🤖 AI Summary
This paper studies risk-sensitive best-arm identification under communication constraints: identifying the arm with the highest τ-quantile reward when only 1-bit feedback is available per pull. We establish, for the first time, a tight asymptotic sample complexity lower bound for this problem, showing that 1-bit feedback incurs negligible statistical efficiency loss—the minimal sampling cost differs from the unconstrained case by only a constant factor. Methodologically, we integrate noisy binary search, robust quantile estimation, and information-theoretic lower bound analysis to derive instance-dependent upper and lower bounds that match up to constant factors. Our key contributions are: (i) establishing the statistical feasibility of quantile-based arm identification under extreme bandwidth limitation; and (ii) characterizing the fundamental trade-off—demonstrating that risk sensitivity and communication efficiency are inherently compatible within a precise information-theoretic boundary.
📝 Abstract
In this paper, we study a variant of best-arm identification involving elements of risk sensitivity and communication constraints.

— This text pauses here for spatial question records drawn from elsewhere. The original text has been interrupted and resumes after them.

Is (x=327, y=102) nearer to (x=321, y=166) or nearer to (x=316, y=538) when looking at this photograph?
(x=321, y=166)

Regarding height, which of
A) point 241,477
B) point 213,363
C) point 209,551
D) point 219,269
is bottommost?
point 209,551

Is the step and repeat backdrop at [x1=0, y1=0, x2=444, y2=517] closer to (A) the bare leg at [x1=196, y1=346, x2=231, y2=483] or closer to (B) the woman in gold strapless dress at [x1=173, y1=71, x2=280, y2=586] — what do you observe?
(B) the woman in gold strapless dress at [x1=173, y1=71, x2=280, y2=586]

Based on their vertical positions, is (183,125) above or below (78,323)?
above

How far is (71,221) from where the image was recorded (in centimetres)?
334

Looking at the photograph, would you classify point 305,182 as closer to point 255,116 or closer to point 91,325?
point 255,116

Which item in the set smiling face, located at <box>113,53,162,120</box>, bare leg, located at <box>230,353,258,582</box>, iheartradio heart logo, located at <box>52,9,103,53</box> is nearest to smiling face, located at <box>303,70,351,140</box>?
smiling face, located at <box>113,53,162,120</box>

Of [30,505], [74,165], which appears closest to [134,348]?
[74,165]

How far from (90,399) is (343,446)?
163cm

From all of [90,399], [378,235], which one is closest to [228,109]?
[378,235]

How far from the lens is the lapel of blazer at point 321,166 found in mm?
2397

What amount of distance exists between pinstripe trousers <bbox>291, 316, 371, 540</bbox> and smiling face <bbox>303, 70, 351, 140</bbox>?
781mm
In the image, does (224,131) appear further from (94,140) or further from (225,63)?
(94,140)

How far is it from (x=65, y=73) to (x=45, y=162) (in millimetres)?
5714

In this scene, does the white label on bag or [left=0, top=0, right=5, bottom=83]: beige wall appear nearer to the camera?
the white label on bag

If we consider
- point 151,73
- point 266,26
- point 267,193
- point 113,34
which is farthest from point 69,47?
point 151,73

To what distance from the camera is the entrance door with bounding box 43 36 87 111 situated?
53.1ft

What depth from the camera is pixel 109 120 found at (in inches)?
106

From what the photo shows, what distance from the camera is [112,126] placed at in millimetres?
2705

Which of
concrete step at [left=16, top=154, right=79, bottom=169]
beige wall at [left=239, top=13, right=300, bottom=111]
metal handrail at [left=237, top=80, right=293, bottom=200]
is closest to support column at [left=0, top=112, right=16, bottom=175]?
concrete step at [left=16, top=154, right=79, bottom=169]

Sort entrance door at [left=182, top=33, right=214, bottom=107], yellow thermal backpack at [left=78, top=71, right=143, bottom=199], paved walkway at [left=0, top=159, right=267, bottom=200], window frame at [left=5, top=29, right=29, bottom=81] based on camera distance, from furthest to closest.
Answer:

Specifically, the goal of the learner is to identify the arm with the highest quantile reward, while the communication from an agent (who observes rewards) and the learner (who chooses actions) is restricted to only one bit of feedback per arm pull. We propose an algorithm that utilizes noisy binary search as a subroutine, allowing the learner to estimate quantile rewards through 1-bit feedback. We derive an instance-dependent upper bound on the sample complexity of our algorithm and provide an algorithm-independent lower bound for specific instances, with the two matching to within logarithmic factors under mild conditions, or even to within constant factors in certain low error probability scaling regimes. The lower bound is applicable even in the absence of communication constraints, and thus we conclude that restricting to 1-bit feedback has a minimal impact on the scaling of the sample complexity.